PEP BOYS’ STATEMENT IN OPPOSITION TO THE FOREGOING SHAREHOLDER PROPOSAL
The Board of Directors originally adopted our Shareholder Rights Plan in December 1987, renewed and updated
it in December 1997 and amended it further in August 2006 to protect and maximize the value of every
shareholder’s investment in Pep Boys.
The Board of Directors maintains a special committee of independent Directors which annually evaluates our
Shareholder Rights Plan. To assist in its evaluation, the Committee consults with outside counsel and our primary
investment bankers and makes recommendations to the full Board concerning the maintenance, amendment or
redemption of the Shareholder Rights Plan.

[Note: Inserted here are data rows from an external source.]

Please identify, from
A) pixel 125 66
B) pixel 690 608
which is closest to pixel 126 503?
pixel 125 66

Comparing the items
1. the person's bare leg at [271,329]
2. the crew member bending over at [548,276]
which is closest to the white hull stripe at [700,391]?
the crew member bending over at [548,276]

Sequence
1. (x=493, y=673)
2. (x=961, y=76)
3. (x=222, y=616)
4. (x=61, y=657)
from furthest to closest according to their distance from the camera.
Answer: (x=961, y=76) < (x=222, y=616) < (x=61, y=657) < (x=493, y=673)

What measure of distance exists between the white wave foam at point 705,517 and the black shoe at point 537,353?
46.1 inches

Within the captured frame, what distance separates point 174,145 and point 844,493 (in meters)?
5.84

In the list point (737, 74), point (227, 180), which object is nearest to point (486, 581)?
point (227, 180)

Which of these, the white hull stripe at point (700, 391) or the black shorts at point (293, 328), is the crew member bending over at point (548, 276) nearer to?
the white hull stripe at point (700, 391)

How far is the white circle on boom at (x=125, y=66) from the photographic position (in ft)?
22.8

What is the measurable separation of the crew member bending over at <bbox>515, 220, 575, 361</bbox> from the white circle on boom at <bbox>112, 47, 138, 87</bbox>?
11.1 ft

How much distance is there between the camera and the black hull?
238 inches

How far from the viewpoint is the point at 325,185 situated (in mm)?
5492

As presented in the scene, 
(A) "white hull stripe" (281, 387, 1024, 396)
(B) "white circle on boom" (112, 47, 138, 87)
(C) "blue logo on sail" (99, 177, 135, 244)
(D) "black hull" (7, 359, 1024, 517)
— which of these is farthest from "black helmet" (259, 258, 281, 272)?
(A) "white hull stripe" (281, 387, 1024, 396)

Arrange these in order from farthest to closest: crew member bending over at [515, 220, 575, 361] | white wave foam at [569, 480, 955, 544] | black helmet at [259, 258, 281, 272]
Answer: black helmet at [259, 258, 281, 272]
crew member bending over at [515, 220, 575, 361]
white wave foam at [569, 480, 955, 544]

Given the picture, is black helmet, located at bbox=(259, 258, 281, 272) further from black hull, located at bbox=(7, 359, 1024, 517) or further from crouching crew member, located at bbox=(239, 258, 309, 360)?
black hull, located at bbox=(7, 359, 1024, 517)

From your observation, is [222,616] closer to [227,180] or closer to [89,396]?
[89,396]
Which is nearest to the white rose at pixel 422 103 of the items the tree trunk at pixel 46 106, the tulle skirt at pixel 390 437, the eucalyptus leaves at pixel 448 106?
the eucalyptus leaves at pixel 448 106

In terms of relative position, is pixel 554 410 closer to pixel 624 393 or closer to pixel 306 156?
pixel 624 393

Following this year’s evaluation and recognizing that the shareholders have previously voted in favor of the
recommendation that Pep Boys should not maintain our current Shareholder Rights Plan, the Board of Directors has
determined to allow the Shareholder Rights Plan to expire, in accordance with its terms, on December 31, 2007.
By allowing the Shareholder Rights Plan to expire in due course, rather than immediately redeeming the plan
(which would serve to extinguish the plan only a few months earlier than its scheduled expiration), the Company
will avoid the redemption expense of approximately $500,000.
ACCORDINGLY, THE BOARD OF DIRECTORS RECOMMENDS A VOTE
“AGAINST”
THE FOREGOING SHAREHOLDER PROPOSAL
SECTION 16(a) BENEFICIAL OWNERSHIP REPORTING COMPLIANCE
Section 16(a) of the Securities Exchange Act of 1934 requires our directors, executive officers and 10% Holders
to file initial reports of ownership and reports of changes in ownership of Pep Boys Stock. Based solely upon a
review of copies of such reports, we believe that during fiscal 2006, our directors, executive officers and 10%
Holders complied with all applicable Section 16(a) filing requirements.